The share price was experiencing steady growth from the very beginning of Q1. However, in late February, a sell-off began. The coronavirus-related gold and stock market decline pushed Franco-Nevada share price to the low at $77.18, which was reached on March 16. After this, the share price started growing, and it grew by 85% in less than two months. Right now, the bull trend still lasts, however, the shares are starting to be dangerously expensive. The RSI is in overbought territory, and the share price, as well as its 10-day moving average, are very distant from the 50-day moving average.
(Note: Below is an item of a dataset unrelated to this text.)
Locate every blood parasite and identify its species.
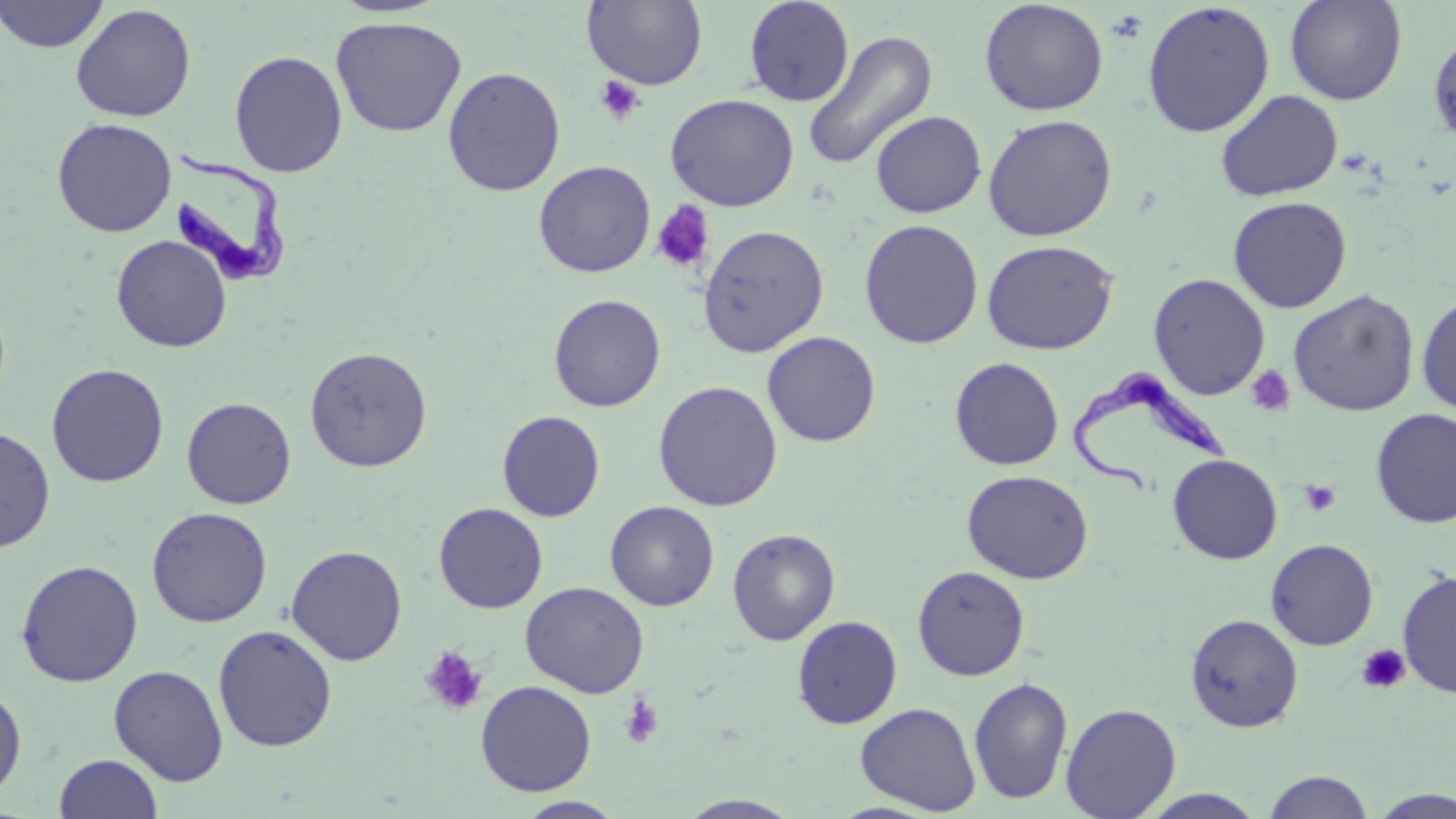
The shares have become too expensive, and it is hard to expect the current valuation ratios to be maintained in the long term. A correction should come sooner or later.
What I like about Franco-Nevada's Q1
- The operating cash flow increased.
- The debt was eliminated completely, and the company is debt-free now.
What I don't like about Franco-Nevada's Q1
- The gold equivalent sales and revenues declined.
- A substantial net loss was recorded (although it was caused by an impairment charge).
- The share price is dangerously high.